> WORK TO COMPLETE
A - Summarize the supplied text in two sentences.
B - In the supplied text, what does the writer say the little baby pumpkins at the cafe actually are?

> SUPPLIED TEXT
++++++++++++++++++++

These past few months, my biggest obstacle has been: How do I adult? I’m 25 now which, has sort of been a benchmark year when I’ve thought of my life as a young’n. Like… at 25.. I’m definitely a grown-up and I know things. Except I don’t know things and I have to google everything and gosh, if I didn’t have a smartphone I’m pretty sure I’d just be wandering around lost somewhere. And it’s a horrifying realization when I have to deal with “grown-up” things because my first instinct is to find an adult to do these sort of grown-up tasks but then to realize, “… I’M supposed to be an adult.” I need a better adult…

I’ve been having random flashbacks. I’m a person with a terrible memory. Like.. I know I’ve done things in life and have memories but I can never recall them until something reminds me of them. And then I’m like, “Oh that’s a really good story.. I should remember that for parties so people think I’m interesting.” But then I immediately forget. Anyway.

A couple of weeks ago, the cafe I work at has these little.. baby pumpkins that aren’t actually pumpkins because they’re actually squash… Anyway, I was looking at them and I had this flashback to a time when I was a kid at halloween. I loved these mini-“pumpkins” and I carved one like a jack-o-lantern. And I wanted so bad to light it like a regular jack-o-lantern because it was so small and cute so I begged my mom to make it work. She tried to let me down easy and explain that it just wasn’t possible (physics.. science.. whatevs). But she tried to make it work anyway. Like.. spent way too much time when it was just obviously impossible.

++++++++++++++++++++

> DATA SUPPLIED
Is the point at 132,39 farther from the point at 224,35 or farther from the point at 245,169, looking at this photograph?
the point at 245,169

++++++++++++++++++++

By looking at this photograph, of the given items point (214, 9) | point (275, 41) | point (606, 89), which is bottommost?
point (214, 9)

++++++++++++++++++++

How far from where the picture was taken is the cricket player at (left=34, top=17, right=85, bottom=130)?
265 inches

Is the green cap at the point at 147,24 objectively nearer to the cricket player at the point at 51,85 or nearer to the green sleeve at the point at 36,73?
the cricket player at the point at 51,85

++++++++++++++++++++

> WORKED SOLUTIONS
A - At 25, the writer struggles with being an adult, googling everything and instinctively looking for a grown-up to handle grown-up tasks. The writer has a poor memory, but seeing the little squash at the cafe brought back a childhood Halloween memory: the writer carved a tiny "pumpkin" and begged their mom to light it, and she spent far too long trying even though it was obviously impossible.

B - Squash.